For a moment I think he’s staring through me, but his gaze is sharp and golden. “Can you see me?” I ask softly.

He nods.

“How?”

“I don’t know,” he says.

“Where are your parents?”

“They’re in the cemetery, helping with the kites,” he says. The Kaqchikel words gutter softly. “They’re going to get me once they’re done making it. I’m Guillermo.”

“I’m Ximena.”

“Ximena?” he parrots. A broken tape recorder whirs with nervous energy behind the counter. “The Ximena.” The, the, the.

“Yes, why?”

“Oh—oh, you are here because it’s the Day of the Dead.” The recorder snaps and hums. “It is a small town, and you are famous. My sister says you died in a car crash. My friend Carlos says you died of malaria.” He stares at me with question marks hovering on his face.

“Hodgkin’s lymphoma,” I tell him. “My white blood cells crowded out the hemoglobin in my bloodstream.”

“Did it hurt?”

I hesitate. “Not much.”

“Oh,” he says. “Do you want me to take you to your house? After you died, Papá and I went to your house every Thursday. We brought your mother platanos en tentacion.”

Plantains. I can hardly remember the tangy, buttery crust of them. I smile. “I’ve already gone there. My parents are at the cemetery.”

“Then let’s go there.”

“As long as your parents will still be able to find you.”

Guillermo takes me by the hand. His skin feels leathery. It glows like boiled sweets. We walk into the street, and Guillermo tells me stories about his life that feel like battered yarn-textiles. I want to close my eyes and lie among them.

His words drift away after a while, and Guillermo asks, “What’s your afterlife like?”

“What do you mean?”

“Is it a room, or a house? Is it sleeping forever?”

“You fall asleep and wake up in the afterlife. It’s just like this world, only the canillitas de leche are cheaper and the quilts are softer than the ones that Señora Rita sells in the center plaza.”

“Do you think it’ll be hard going back there after the Day of the Dead passes?”

“I don’t know. But the girls that I share a room with in the afterlife are on their third or fourth cycles, and they say it’s easy, because death is only a passage.”

We are here.
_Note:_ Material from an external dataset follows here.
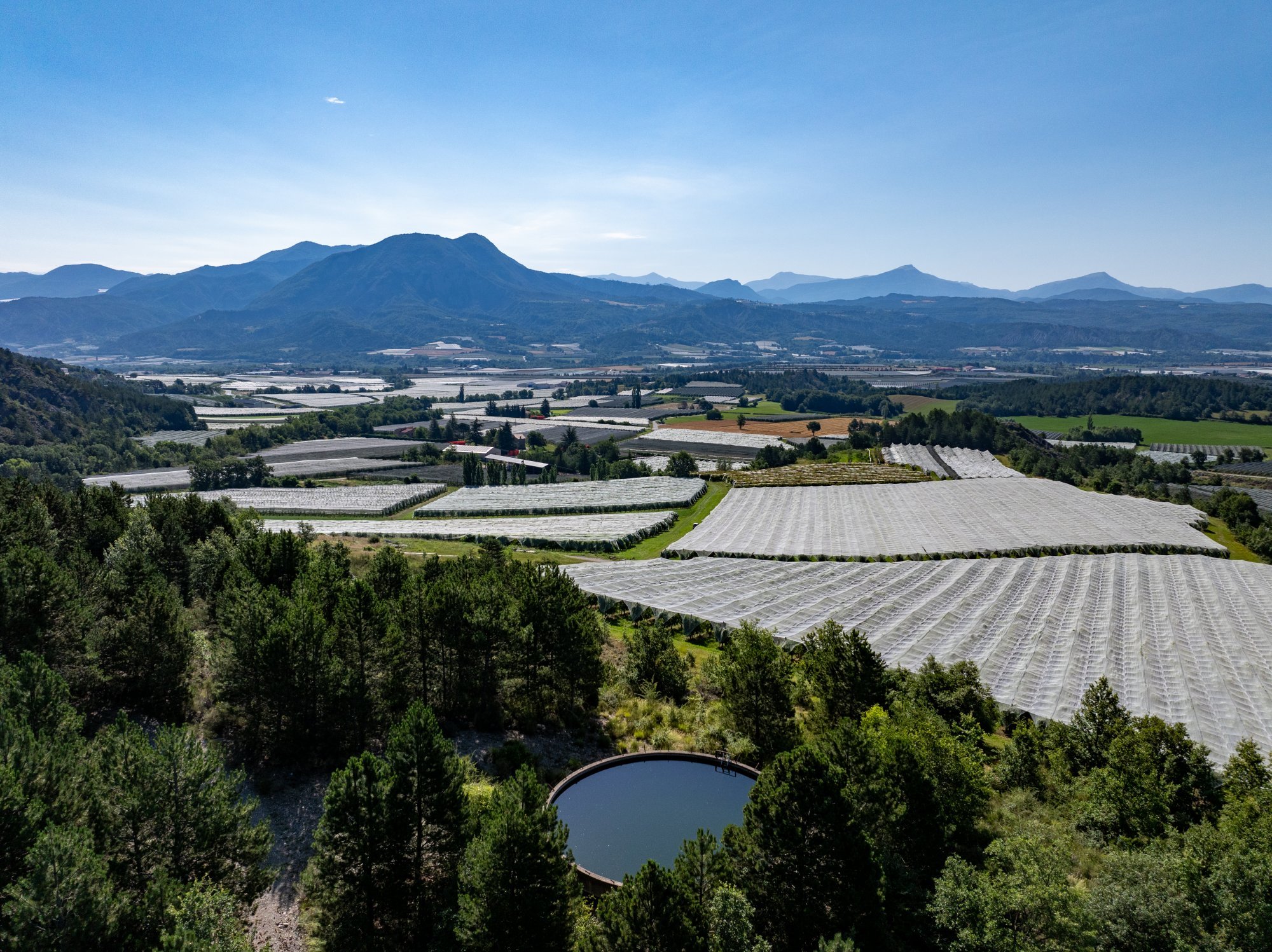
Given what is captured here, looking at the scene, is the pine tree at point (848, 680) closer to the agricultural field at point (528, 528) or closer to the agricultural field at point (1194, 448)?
the agricultural field at point (528, 528)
A few hours—or maybe days,there is no sense of time in the afterlife—have passed since I started my visit to Earth, and already the cemetery bursts with life. Girls dance like slips of ribbon. They are somebody’s daughters. An elderly woman ladles fiambre—meat salad—into plates; she is somebody’s grandmother, somebody’s mother. I see the kites in the distance, massive circles of marrow and fabric.

“Do you see your parents, Ximena?” says Guillermo.

We enter the cemetery. Eyes stare through me. I slip through a boy wrapping a sugary yellow bread and arrive in front of my grave.

There is yellow everywhere, tinting the edges of my vision and bursting in spots of gold. The marigolds are everywhere on my grave. The clean scent of them billows in the air.

Mamá crouches to place a sugar skull at the base.

“Mamá?” I say softly.

My mother stands up and accepts a chunk of sugar-bread from a plump woman. She is smiling. I reach forward to touch her, but I only pass through.

She laughs over a bowl of fiambre and helps another man with his altar. She pulses with red, blue, and green. White makeup traces the soft bones in her face.

Guillermo lets go of my hand.

I glance at him. “Where are your parents, Guillermo?”

“They’re somewhere around here,” he says. “They can’t be too far. Look.” He grabs my hand and tugs me forward until we reach an area that isn’t so densely packed with people. “That’s us.”

Anita Santiago, 1981-2017.  Esteban Santiago, 1979-2017.

Guillermo Santiago, 2009-2017.

“How did it happen?” I ask. This is why Guillermo can touch me.

“Flight U890 to Tegus, Honduras,” says Guillermo. “It’s my first cycle, too.”

“Are your parents here?”

“They’re helping with the kites,” says Guillermo. “I’m going to go join them.”

I smile. “I’ll see you in the afterlife.”

He melts into the crowd. In a few minutes, I see the barriletes rising into the sky. Arteries of cloth as bright as stained glass criss-cross through the air.

When Mamá steps forward to dance, I meet her halfway.